I think you simply say, “I have no idea how or why your father did this, but I am here for you, and I would never leave you.” It’s the truth.
The child has to figure out their own relationship with the crappy, missing parent.
Oh and it will just kill you to watch it. You’ll want to throw yourself on those grenades of abandonment. The father who promises to come to the kid’s violin recital and never shows. Then makes some lame excuse over the phone and your kid chokes down his disappointment and says quietly, “Oh, that’s okay.” The guy who cancels Thanksgiving last minute because he’s going to a wedding that weekend with his girlfriend instead. The dad who hasn’t talked to his son in over a year, and doesn’t even text on Christmas or his birthday.
These are just vignettes from my life. I’m sure you can add your own horrors of oblivious, selfish non-parenting. I file these problems under “The Unending Punishment of Breeding with a Fucktard.”
Eventually your kid figures it out. Daddy sucks.
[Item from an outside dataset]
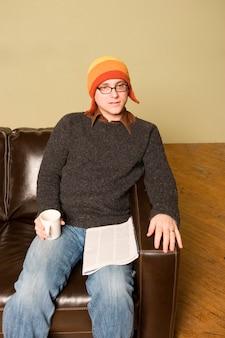 Uomo in inverno cappello interno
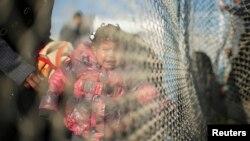 Une enfant palestinienne espère traverser l'Egypte avec sa famille, pleure derrière les barbelés entre l'Egypte et le sud de la bande de Gaza, le 20 janvier 2015.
It’s NOT the end of the world, people! I know it feels that way, but your child figuring out the limitations of a parent’s “love” is NOT going to kill them. I’m a little further out than many of you here, almost an empty nester, and I can tell you that life WILL reconstitute itself for your children just like it did for you. You trusted that they suck, and survived, and your kids will too.
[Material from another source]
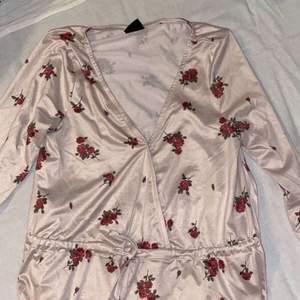 fin blommig tröja
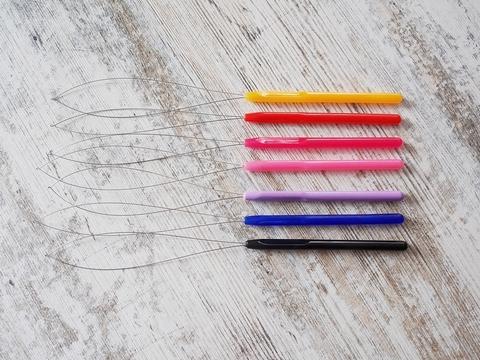 Продеватель металлический с пластиковой ручкой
My son has a lousy, mentally ill father. BUT he has me. I’m not perfect (apparently I don’t buy the right sort of frozen pizza), but I show up. I love. My son has his grandfather, his coach, his boss (who is teaching him construction). He’s got a bunch of solid, decent men in his life. Most of all he has his step-dad who models integrity and showing up too. Who shows my son what it is to treat a woman right.
So many blessings! We cannot control the missing, shitty parent. But we CAN fill our child’s life up with the blessings of good people. We can model what healthy love looks like. And that begins with never, ever confusing abandonment with real love.